With over $110 million secured in Seed and Series A funding, we are supported by leading venture capital firms such as NVIDIA’s NVentures, NEA, Radical Ventures, and Index Ventures, along with esteemed AI pioneers like Fei-Fei Li, Silvio Savarese, and Alexandr Wang. Our headquarters are based in San Francisco, with a significant presence in Seoul, reflecting our dedication to global innovation.
Our collaboration with NVIDIA and AWS grants us access to cutting-edge chips, including B300s, empowering us to expand the possibilities in video AI.
We cherish the diverse journeys of our team members, believing that our varied cultural, educational, and life experiences are key to challenging the status quo. We seek passionate individuals eager to impact the technology landscape and help us redefine video understanding and multimodal AI.
Team Overview
The Embedding & Search team is integral to TwelveLabs' video understanding initiatives. We craft unified embedding spaces that encompass video, audio, text, and other modalities, and develop retrieval systems designed to deliver precise results that align with user intent across extensive video catalogs.

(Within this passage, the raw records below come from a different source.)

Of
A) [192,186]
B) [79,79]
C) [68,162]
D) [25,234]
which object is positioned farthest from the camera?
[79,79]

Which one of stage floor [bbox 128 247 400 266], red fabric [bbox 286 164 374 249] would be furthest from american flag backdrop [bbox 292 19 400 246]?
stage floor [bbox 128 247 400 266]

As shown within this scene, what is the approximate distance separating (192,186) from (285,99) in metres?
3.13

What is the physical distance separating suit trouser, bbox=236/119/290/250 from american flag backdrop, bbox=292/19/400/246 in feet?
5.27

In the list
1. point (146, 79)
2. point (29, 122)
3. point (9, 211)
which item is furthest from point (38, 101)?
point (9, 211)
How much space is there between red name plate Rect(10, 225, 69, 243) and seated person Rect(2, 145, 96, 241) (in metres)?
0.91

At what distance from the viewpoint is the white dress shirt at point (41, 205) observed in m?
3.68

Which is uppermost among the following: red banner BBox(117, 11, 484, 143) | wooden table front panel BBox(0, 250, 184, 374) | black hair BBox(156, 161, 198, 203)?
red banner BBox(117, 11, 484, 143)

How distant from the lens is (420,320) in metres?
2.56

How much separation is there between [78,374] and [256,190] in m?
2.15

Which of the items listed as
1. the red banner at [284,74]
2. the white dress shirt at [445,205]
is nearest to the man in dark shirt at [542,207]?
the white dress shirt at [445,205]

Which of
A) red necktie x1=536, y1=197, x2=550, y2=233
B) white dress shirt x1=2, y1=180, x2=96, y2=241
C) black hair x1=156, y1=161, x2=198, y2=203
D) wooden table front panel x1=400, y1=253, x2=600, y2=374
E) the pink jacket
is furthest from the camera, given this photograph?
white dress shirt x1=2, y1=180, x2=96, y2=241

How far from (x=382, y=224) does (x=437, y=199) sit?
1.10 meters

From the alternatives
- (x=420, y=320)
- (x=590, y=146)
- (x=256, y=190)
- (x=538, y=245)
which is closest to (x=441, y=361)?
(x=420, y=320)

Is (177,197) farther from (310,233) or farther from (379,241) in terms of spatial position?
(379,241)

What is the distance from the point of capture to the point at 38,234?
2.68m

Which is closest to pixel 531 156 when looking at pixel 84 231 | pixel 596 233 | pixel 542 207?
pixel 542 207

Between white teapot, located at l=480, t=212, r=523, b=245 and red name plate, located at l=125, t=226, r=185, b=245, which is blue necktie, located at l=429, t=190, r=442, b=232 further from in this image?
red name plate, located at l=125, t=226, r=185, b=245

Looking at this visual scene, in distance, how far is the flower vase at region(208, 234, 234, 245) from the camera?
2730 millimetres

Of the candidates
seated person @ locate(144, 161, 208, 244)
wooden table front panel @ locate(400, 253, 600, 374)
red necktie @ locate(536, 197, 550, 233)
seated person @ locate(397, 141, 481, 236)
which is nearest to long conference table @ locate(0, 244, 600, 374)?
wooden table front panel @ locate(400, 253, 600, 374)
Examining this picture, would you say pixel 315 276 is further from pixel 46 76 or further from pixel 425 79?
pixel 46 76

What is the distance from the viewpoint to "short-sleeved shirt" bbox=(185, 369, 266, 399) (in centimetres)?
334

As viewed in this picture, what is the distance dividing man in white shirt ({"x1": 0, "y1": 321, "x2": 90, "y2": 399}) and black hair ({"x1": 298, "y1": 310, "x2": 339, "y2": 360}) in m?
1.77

Our research encompasses a wide array of challenges including multimodal representation learning via contrastive and probabilistic methods, temporal video understanding—focusing on hierarchical segmentation and boundary detection—neural ranking architectures for multi-stage retrieval, and modeling user behavior to gain insights into how users search for and engage with video content. We prioritize both algorithmic advancements that set new benchmarks and human-centric insights that enhance the utility of our systems.
Our research team benefits from access to state-of-the-art chips like NVIDIA B300s, which accelerate our research-to-production transitions.